Итак, он покидает безопасное жилище для кругосветного плавания на парусном судне, вверяет морским волнам и случайностям пути свое здоровье и жизнь. Героическим моментом и поэзией его существования было это путешествие; но и оно сослужило писателю главным образом ту службу, что дало ему новые узоры для жанра – грандиозного жанра, предметом которого сделался почти весь мир. Всюду, куда ни заносят Гончарова судьба и корабль, он подмечает все типическое, характерное, внешнечеловеческое; его интересуют лица, голоса, манеры, одежды, жилища – все то разнообразие наружных форм и проявлений общежития, в какое облекается человек на протяжении земель и морей.

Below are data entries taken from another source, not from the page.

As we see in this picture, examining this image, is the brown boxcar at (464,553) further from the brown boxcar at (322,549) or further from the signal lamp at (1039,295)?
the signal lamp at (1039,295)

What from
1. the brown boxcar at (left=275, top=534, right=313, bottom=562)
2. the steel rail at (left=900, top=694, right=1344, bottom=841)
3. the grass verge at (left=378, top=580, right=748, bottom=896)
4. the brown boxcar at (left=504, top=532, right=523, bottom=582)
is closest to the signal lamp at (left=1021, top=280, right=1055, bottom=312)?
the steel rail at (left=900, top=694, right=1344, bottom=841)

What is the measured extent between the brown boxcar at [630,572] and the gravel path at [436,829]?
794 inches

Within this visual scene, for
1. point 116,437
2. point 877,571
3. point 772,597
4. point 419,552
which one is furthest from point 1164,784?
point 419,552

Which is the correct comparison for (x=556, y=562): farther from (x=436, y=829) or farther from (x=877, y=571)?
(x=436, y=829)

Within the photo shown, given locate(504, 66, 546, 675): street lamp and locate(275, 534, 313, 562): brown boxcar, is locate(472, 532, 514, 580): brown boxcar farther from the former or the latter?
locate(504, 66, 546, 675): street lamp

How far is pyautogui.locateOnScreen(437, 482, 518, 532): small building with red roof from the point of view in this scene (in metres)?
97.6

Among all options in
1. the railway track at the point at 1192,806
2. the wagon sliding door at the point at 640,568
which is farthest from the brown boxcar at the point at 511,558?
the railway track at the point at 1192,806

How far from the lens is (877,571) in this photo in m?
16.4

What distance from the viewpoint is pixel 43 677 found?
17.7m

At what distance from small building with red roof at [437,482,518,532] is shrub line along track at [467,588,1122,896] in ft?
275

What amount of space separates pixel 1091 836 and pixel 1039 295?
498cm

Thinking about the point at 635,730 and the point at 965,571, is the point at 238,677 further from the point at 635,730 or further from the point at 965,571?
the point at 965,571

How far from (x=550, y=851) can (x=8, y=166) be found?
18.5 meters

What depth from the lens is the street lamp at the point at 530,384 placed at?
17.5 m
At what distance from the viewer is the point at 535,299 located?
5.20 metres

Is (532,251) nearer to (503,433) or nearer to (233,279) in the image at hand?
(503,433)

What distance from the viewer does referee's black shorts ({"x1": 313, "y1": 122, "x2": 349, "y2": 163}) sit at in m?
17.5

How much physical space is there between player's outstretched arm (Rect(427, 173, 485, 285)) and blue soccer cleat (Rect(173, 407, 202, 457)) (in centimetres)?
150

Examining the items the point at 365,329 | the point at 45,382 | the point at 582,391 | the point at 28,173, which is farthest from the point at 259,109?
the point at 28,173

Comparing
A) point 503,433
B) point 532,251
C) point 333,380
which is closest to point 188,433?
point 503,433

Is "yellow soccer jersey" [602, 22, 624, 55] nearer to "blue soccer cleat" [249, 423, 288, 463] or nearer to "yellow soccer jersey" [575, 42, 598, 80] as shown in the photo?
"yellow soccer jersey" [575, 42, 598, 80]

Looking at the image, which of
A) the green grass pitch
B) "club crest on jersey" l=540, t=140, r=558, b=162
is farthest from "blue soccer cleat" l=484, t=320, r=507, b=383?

В Лондоне, «чем смотреть на сфинксы и обелиски» мертвого британского музея, Гончарову нравится лучше простоять целый час на перекрестке и наблюдать живые уличные сценки; в Капской земле, в Китае, в Японии, в Индии, в Сибири – везде он присматривается к тому, как люди разговаривают, чем они окружают себя, что едят; везде тяготеет он к одним и тем же впечатлениям домашнего быта и привлекательных мелочей жизни, везде посвящает свое роскошное перо описанию обедов, вещей, комнатной обстановки. Он взял с собою в кругосветное путешествие всю свою палитру жанриста, и даже разновидность бессмертного Захара возит он с собою – в лице вестового Фаддеева, к которому нет-нет да возвращается от созерцания экзотических красот. И хотя природа тропиков вдохновила его на удивительно красивые описания, но это нисколько не стесняет его применять к ней все те же будничные сближения: он сравнивает Юпитер с золотой пуговицей, горизонт – с занавеской, цвет моря – с цветом ботвиньи. Он чувствует себя в природе по-домашнему. И вы сознаете, что вообще не в природе для него центр тяжести, что он предпочитает заходу южного солнца человеческое лицо и мило прозаические вещи. Его занимает не столько буря в Тихом океане, сколько тот хаос, который она произвела в его каюте, и те ухищрения, с какими Фаддеев приносит пищу во время качки…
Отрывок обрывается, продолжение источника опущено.